Under the new deal, DP World, a Dubai-based logistics company, which sponsors the season finale on the European Tour, will nearly double the total prize money on the tour, to more than $200 million from 2022.

On the rebranding, European Tour chief executive Keith Pelley said in a statement in the European Tour’s report

“Today’s announcement is undoubtedly a momentous one in the proud history of our Tour. The launch of the DP World Tour in 2022, coinciding with both of our 50th anniversaries, will herald a new era in global golf, and crucially it will benefit everybody involved – all our players, caddies, fans and partners – as well as making an important contribution to wider society.
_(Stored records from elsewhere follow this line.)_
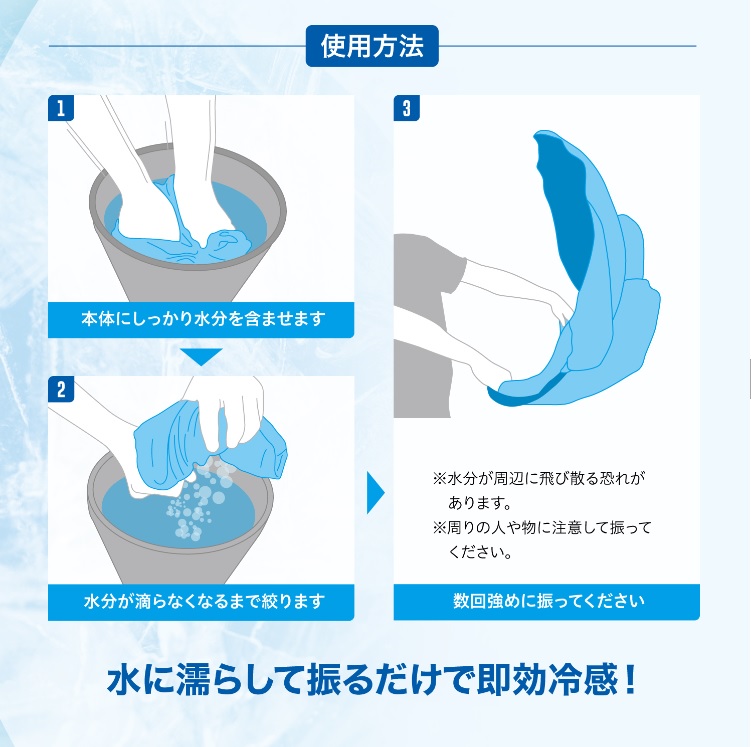 使用方法

1

本体にしっかり水分を含ませます

2

水分が滴らなくなるまで絞ります

3

※水分が周辺に飛び散る恐れがあります。
※周りの人や物に注意して振ってください。

数回強めに振ってください

水に濡らして振るだけで即効冷感！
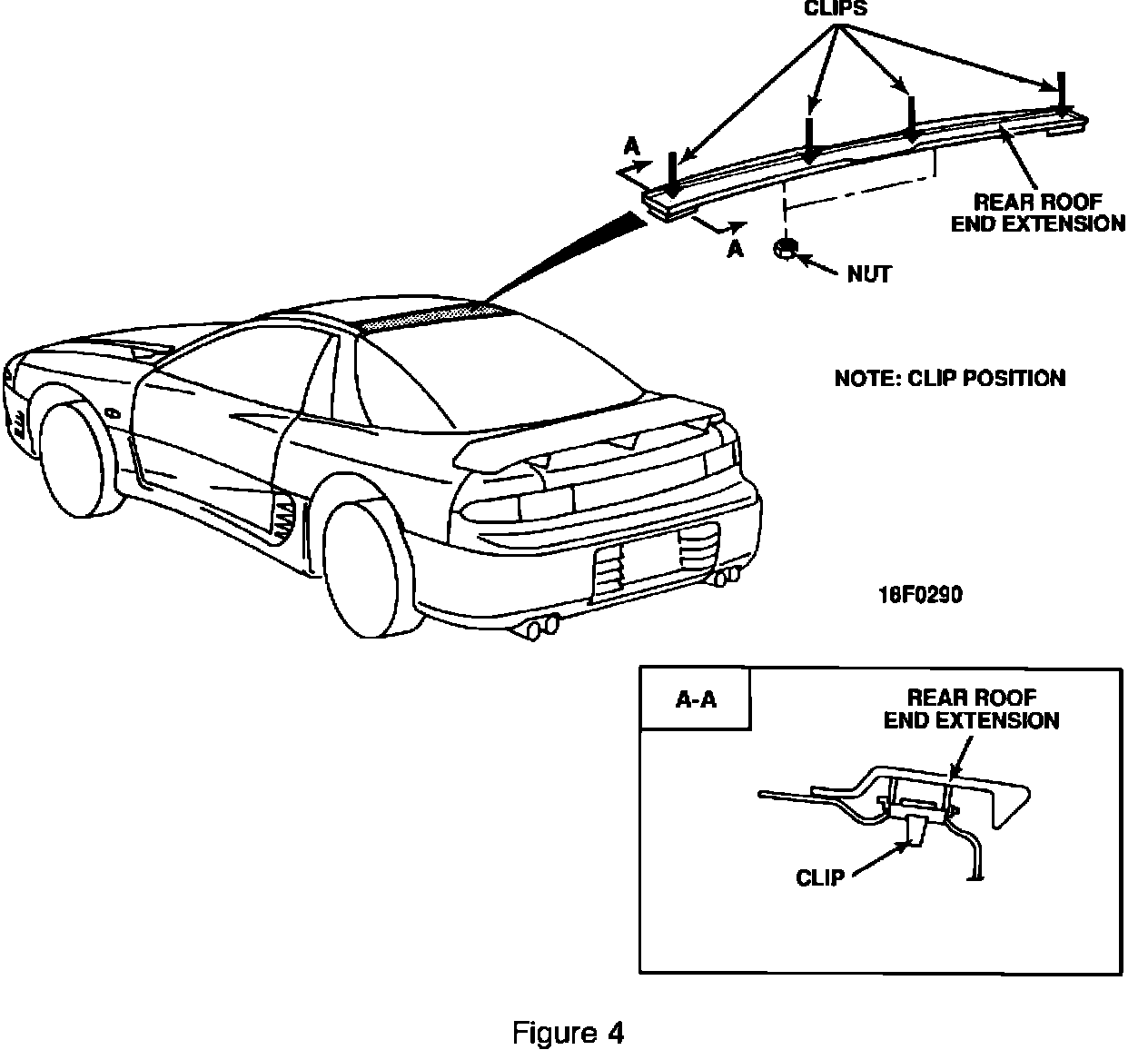 CLIPS

A

A

REAR ROOF END EXTENSION

NUT

NOTE: CLIP POSITION

16F0290

A-A

REAR ROOF END EXTENSION

CLIP

Figure 4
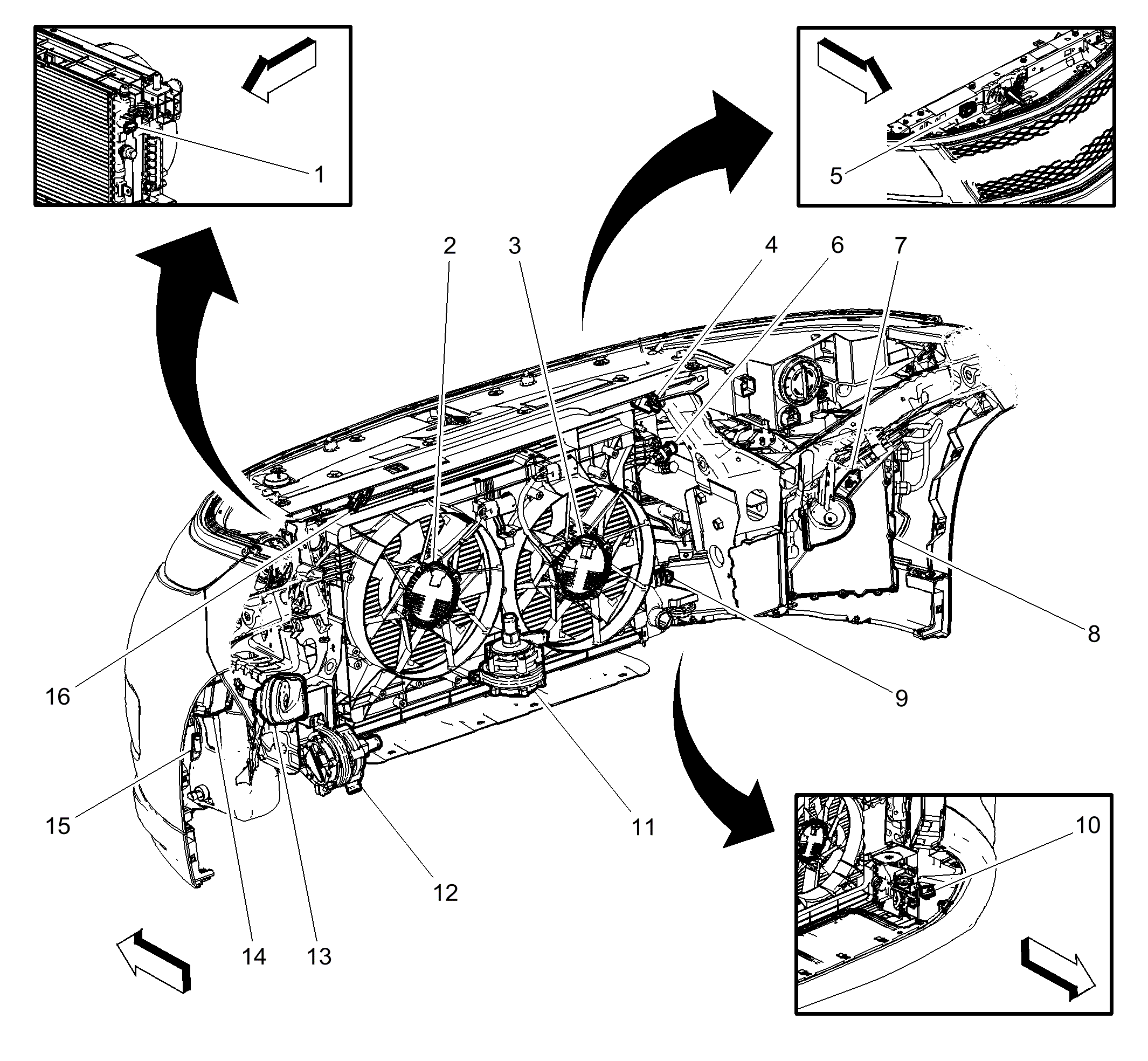 1
5
2
3
4
6
7
8
9
16
15
14
13
12
11
10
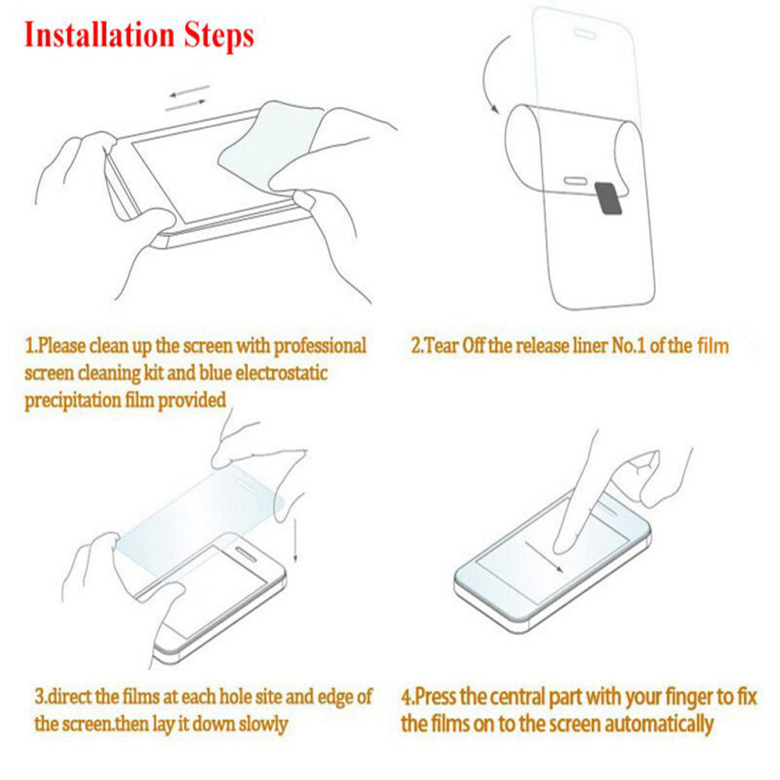 Installation Steps

1.Please clean up the screen with professional screen cleaning kit and blue electrostatic precipitation film provided

2.Tear Off the release liner No.1 of the film

3.direct the films at each hole site and edge of the screen.then lay it down slowly

4.Press the central part with your finger to fix the films on to the screen automatically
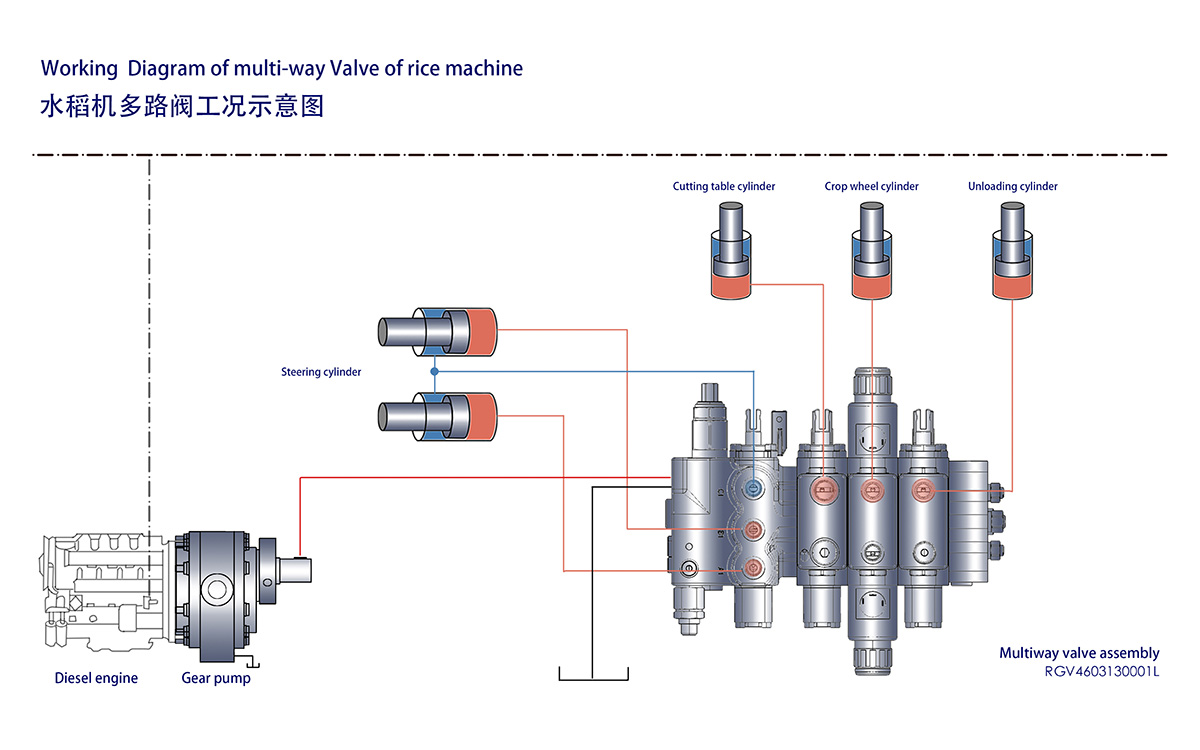 Working Diagram of multi-way Valve of rice machine
水稻机多路阀工况示意图

Cutting table cylinder
Crop wheel cylinder
Unloading cylinder

Steering cylinder

Diesel engine
Gear pump

Multiway valve assembly
RGV4603130001L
The entire ecosystem of our Tour will be strengthened because of this hugely significant deal, and that was essential to us and to DP World, who have been an incredible supporter of our Tour as well as golf more widely, from grassroots through to the elite professional game.

The DP World Tour is, therefore, a natural evolution of our decade-long partnership, and the presence of ‘World’ in our new title better reflects our global reach.”

The new DP World Tour will feature a minimum of 47 tournaments in 27 different countries, including new tournaments in the UAE, Japan, South Africa and Belgium and an expanded Rolex Series comprising five events. 

Each event solely sanctioned by the DP World Tour will also have a new minimum prize fund of $2 million.